Hyperechoic breast images: all that glitters is not gold!

Affiliations
Review

Hyperechoic breast images: all that glitters is not gold!

Gabrielle Journo et al. Insights Imaging. 2018 Apr.

Abstract

Hyperechogenicity is a sign classically reported to be in favour of a benign lesion and can be observed in many types of benign breast lesions such as hamartoma, lipoma, angiolipoma, haemangioma, haematoma, fat necrosis, fibrosis and galactocele, among others. However, some rare malignant breast lesions can also present a hyperechoic appearance. Most of these hyperechoic malignant lesions present other characteristics that are more typically suggestive of malignancy such as posterior shadowing, a more vertical axis or irregular margins that help to guide the diagnosis.
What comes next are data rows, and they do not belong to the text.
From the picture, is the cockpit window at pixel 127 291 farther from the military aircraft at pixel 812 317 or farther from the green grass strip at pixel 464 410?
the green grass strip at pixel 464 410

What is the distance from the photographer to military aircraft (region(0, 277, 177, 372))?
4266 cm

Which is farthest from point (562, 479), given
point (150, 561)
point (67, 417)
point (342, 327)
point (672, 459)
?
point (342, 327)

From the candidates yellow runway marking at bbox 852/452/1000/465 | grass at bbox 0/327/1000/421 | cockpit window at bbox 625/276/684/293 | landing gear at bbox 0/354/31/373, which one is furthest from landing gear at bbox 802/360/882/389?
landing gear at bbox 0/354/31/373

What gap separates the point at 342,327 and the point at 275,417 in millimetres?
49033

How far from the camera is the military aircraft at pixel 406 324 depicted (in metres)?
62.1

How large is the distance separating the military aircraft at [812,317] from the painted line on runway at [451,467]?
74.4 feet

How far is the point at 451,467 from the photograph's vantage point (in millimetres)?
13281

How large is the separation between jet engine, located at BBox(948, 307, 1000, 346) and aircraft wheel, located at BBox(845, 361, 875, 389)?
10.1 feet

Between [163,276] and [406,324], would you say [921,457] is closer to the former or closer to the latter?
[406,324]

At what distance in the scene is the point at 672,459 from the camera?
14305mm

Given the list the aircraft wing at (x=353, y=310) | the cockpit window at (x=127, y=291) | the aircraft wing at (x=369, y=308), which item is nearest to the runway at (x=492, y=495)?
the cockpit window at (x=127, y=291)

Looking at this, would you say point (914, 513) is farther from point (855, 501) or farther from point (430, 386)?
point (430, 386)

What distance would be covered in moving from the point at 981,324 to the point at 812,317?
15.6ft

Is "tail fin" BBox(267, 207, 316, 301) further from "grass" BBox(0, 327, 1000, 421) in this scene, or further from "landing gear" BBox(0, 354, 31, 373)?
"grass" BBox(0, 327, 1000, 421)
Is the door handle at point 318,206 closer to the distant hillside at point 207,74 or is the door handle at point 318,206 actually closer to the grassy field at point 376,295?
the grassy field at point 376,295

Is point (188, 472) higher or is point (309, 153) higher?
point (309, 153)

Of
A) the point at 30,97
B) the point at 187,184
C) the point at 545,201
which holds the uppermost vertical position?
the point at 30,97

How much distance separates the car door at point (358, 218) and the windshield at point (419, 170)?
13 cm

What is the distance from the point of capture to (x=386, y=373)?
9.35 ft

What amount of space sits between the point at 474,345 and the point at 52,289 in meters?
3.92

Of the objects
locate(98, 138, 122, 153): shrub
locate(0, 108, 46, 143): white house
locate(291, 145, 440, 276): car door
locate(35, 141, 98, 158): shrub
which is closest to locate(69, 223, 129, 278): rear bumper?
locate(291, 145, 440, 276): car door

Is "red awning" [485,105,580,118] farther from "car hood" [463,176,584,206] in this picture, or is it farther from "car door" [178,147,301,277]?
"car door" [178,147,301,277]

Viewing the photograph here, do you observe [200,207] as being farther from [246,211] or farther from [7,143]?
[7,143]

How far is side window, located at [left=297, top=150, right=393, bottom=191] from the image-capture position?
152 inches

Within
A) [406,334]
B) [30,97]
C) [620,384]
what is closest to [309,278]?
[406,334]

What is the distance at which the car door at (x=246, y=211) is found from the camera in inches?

Post magnetic resonance imaging, second-look ultrasound may visualise hyperechoic malignant lesions that would not have been identified at first sight and radiologists must know how to recognise these lesions.

Teaching points: • Some rare malignant breast lesions can present a hyperechoic appearance. • Malignant lesions present other characteristics that are suggestive of malignancy. • An echogenic mass with fat density on mammography does not require biopsy.

Keywords: Breast cancer; Breast ultrasound; Histology; Hyperechogenicity; Malignancy.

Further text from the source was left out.